Job
Quote exactly, and only, the lines from the one with "How far from the" through the end of the listing.

Supplied records

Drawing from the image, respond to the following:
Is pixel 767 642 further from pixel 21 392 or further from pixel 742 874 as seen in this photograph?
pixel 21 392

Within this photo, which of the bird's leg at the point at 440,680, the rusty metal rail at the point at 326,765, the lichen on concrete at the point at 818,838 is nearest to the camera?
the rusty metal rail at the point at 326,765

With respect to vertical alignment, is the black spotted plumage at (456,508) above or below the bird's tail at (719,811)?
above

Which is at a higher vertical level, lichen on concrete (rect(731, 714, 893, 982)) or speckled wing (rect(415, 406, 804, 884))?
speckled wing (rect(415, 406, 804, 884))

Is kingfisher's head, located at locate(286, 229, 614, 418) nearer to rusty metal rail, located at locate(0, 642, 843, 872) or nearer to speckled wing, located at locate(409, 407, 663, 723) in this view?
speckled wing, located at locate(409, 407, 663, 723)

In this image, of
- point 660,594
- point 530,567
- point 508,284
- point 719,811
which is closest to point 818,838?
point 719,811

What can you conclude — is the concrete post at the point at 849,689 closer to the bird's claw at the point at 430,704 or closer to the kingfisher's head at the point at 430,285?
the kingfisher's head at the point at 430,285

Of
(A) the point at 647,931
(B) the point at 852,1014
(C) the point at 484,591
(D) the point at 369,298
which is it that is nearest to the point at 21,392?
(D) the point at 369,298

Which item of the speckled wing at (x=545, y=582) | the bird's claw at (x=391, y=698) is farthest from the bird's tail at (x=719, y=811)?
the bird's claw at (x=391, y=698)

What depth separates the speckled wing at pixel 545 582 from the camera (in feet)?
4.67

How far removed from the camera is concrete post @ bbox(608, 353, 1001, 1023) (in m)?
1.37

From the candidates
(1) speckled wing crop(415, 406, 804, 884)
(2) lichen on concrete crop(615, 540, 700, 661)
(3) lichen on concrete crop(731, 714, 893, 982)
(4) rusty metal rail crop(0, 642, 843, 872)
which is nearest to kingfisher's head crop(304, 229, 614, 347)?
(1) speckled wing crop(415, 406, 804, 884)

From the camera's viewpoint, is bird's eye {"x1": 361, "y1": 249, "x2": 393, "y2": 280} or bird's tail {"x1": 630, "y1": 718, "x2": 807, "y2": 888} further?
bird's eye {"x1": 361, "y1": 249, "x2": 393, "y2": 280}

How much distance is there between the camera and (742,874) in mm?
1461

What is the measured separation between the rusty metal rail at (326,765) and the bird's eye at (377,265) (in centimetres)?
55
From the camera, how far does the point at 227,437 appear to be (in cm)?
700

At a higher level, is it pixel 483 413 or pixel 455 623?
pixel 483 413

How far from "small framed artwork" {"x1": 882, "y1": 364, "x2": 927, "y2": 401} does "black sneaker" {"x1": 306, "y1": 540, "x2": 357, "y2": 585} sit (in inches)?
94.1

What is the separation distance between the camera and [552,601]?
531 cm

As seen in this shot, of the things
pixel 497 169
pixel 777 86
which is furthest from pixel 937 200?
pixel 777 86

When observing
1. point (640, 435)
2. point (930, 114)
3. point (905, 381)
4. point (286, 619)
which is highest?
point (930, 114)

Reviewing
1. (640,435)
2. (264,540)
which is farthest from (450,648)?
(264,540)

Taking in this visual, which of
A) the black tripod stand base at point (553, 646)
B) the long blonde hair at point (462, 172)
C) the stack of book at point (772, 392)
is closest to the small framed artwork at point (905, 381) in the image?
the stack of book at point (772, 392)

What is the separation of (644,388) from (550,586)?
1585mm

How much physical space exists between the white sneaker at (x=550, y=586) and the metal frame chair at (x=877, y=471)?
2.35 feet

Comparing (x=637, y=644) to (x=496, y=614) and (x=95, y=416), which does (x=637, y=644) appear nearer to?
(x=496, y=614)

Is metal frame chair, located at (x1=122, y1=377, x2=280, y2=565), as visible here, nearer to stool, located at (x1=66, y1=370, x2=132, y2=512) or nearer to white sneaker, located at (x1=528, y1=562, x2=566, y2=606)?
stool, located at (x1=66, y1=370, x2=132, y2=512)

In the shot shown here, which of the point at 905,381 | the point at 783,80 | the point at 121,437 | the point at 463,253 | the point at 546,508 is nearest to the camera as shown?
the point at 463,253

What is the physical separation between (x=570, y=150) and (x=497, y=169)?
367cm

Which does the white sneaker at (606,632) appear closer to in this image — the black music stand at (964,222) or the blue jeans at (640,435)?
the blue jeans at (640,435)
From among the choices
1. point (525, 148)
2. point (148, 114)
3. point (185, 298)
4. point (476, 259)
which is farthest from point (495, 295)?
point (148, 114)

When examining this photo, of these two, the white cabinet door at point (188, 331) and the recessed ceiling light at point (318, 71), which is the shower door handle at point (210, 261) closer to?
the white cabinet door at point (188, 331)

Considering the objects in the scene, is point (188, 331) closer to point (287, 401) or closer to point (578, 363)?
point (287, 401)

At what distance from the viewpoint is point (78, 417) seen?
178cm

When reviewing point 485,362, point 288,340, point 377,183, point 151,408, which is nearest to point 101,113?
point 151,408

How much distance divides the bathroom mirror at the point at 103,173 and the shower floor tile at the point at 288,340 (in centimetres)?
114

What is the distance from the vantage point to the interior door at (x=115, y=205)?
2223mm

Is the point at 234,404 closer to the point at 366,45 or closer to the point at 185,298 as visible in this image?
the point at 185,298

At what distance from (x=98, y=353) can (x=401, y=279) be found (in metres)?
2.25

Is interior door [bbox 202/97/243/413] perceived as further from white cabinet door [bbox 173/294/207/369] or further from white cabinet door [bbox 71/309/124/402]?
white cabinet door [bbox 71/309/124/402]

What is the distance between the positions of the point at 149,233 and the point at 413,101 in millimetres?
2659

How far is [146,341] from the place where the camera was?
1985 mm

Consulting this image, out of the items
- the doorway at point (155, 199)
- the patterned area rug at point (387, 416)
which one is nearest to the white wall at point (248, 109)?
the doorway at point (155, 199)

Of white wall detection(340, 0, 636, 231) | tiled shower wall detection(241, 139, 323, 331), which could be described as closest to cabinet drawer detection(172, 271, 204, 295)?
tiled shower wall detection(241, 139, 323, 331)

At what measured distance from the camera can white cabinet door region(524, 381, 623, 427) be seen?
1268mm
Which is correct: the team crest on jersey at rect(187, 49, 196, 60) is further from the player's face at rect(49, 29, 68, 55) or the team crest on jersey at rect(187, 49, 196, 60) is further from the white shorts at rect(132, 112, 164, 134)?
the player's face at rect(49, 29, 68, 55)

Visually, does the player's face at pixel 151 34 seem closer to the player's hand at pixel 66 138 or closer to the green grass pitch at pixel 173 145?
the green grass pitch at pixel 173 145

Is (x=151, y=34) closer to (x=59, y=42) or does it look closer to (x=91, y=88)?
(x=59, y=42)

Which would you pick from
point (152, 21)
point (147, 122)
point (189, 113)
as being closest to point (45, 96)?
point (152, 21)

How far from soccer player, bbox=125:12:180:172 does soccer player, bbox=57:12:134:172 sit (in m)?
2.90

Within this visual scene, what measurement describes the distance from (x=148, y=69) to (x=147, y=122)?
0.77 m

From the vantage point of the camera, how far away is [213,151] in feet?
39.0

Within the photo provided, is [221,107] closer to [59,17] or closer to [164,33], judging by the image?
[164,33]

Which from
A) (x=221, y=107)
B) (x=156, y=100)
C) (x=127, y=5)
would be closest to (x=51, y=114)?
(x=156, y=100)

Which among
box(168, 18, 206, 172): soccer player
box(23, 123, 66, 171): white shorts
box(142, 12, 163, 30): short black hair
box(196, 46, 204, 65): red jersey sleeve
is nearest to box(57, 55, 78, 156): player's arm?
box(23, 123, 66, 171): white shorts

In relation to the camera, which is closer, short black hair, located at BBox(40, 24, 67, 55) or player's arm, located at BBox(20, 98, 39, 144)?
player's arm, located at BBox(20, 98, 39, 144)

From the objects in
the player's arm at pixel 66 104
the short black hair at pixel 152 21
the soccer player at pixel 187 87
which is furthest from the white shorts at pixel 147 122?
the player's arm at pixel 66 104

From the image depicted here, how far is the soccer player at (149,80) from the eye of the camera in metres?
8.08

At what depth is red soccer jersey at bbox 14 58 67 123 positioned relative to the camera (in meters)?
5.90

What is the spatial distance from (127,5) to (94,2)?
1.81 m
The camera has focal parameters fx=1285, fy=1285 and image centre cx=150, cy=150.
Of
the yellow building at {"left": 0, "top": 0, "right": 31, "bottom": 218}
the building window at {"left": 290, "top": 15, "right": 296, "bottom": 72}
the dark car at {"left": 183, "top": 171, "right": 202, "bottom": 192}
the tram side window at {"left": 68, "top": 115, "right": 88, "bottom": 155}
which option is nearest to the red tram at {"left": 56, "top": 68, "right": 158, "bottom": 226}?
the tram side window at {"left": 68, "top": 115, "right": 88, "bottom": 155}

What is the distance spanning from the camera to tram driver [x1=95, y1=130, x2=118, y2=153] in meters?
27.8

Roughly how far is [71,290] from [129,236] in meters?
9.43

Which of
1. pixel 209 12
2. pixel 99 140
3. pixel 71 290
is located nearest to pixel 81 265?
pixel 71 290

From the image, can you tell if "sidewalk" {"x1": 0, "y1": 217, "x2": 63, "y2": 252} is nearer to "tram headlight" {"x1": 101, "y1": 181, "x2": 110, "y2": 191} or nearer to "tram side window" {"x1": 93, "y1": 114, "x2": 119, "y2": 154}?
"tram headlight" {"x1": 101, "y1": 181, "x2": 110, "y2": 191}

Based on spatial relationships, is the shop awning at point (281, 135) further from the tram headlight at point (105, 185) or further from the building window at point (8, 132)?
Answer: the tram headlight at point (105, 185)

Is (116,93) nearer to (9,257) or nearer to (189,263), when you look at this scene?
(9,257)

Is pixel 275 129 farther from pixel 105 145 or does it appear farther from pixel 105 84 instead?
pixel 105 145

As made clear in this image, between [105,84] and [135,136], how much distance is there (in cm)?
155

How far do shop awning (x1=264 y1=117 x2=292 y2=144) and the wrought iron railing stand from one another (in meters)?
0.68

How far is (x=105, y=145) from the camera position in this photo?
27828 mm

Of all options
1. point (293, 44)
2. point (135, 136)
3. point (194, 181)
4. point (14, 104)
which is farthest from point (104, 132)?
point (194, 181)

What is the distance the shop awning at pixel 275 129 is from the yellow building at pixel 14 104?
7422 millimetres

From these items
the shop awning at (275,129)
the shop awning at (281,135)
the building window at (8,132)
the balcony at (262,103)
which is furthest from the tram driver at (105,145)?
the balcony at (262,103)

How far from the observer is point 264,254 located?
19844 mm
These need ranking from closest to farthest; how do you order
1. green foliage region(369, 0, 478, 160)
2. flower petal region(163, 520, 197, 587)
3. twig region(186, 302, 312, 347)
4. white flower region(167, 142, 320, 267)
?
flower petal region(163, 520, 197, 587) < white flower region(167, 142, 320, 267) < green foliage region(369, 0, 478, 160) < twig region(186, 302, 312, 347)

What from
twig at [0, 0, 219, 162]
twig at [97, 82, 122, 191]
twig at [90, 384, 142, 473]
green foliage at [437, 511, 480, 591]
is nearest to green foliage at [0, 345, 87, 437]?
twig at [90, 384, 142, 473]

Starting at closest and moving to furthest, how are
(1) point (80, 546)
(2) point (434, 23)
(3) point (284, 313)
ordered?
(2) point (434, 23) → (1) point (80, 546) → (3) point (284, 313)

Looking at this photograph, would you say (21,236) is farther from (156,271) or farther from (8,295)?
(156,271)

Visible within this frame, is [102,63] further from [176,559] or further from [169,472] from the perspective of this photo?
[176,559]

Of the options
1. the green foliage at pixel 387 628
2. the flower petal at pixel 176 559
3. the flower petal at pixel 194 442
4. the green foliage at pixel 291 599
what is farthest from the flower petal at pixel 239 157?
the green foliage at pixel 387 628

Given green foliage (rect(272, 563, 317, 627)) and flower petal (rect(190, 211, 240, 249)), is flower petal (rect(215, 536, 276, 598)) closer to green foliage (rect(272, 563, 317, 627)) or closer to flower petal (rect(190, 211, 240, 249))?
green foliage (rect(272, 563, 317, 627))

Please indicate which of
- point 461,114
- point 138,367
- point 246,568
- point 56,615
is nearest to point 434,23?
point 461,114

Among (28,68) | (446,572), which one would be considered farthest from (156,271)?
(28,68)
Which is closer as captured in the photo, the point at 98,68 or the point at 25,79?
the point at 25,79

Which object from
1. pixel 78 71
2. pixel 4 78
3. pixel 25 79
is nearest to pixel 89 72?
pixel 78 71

Output of the exercise
How far from the observer is point 264,254 located?
19844 mm
These need ranking from closest to farthest; how do you order
1. green foliage region(369, 0, 478, 160)
2. flower petal region(163, 520, 197, 587)
3. twig region(186, 302, 312, 347)
4. white flower region(167, 142, 320, 267)
?
flower petal region(163, 520, 197, 587) < white flower region(167, 142, 320, 267) < green foliage region(369, 0, 478, 160) < twig region(186, 302, 312, 347)

What from
twig at [0, 0, 219, 162]
twig at [97, 82, 122, 191]
twig at [90, 384, 142, 473]
green foliage at [437, 511, 480, 591]
is nearest to green foliage at [0, 345, 87, 437]?
twig at [90, 384, 142, 473]

Starting at closest and moving to furthest, how are
(1) point (80, 546)
(2) point (434, 23)
(3) point (284, 313)
ordered?
(2) point (434, 23) → (1) point (80, 546) → (3) point (284, 313)

Looking at this photograph, would you say (21,236) is farther from (156,271) or farther from (8,295)?
(156,271)

Visible within this frame, is [102,63] further from [176,559] or further from [169,472] from the perspective of this photo?
[176,559]

Of the options
1. the green foliage at pixel 387 628
2. the flower petal at pixel 176 559
3. the flower petal at pixel 194 442
4. the green foliage at pixel 291 599
what is farthest from the flower petal at pixel 239 157?
the green foliage at pixel 387 628

Given green foliage (rect(272, 563, 317, 627)) and flower petal (rect(190, 211, 240, 249)), is flower petal (rect(215, 536, 276, 598)) closer to green foliage (rect(272, 563, 317, 627)) or closer to flower petal (rect(190, 211, 240, 249))?
green foliage (rect(272, 563, 317, 627))

Please indicate which of
- point 461,114
- point 138,367
- point 246,568
- point 56,615
is nearest to point 434,23?
point 461,114

Among (28,68) | (446,572), which one would be considered farthest from (156,271)?
(28,68)
Which is closer as captured in the photo, the point at 98,68 or the point at 25,79?
the point at 25,79

Which object from
1. pixel 78 71
2. pixel 4 78
3. pixel 25 79
is nearest to pixel 89 72?
pixel 78 71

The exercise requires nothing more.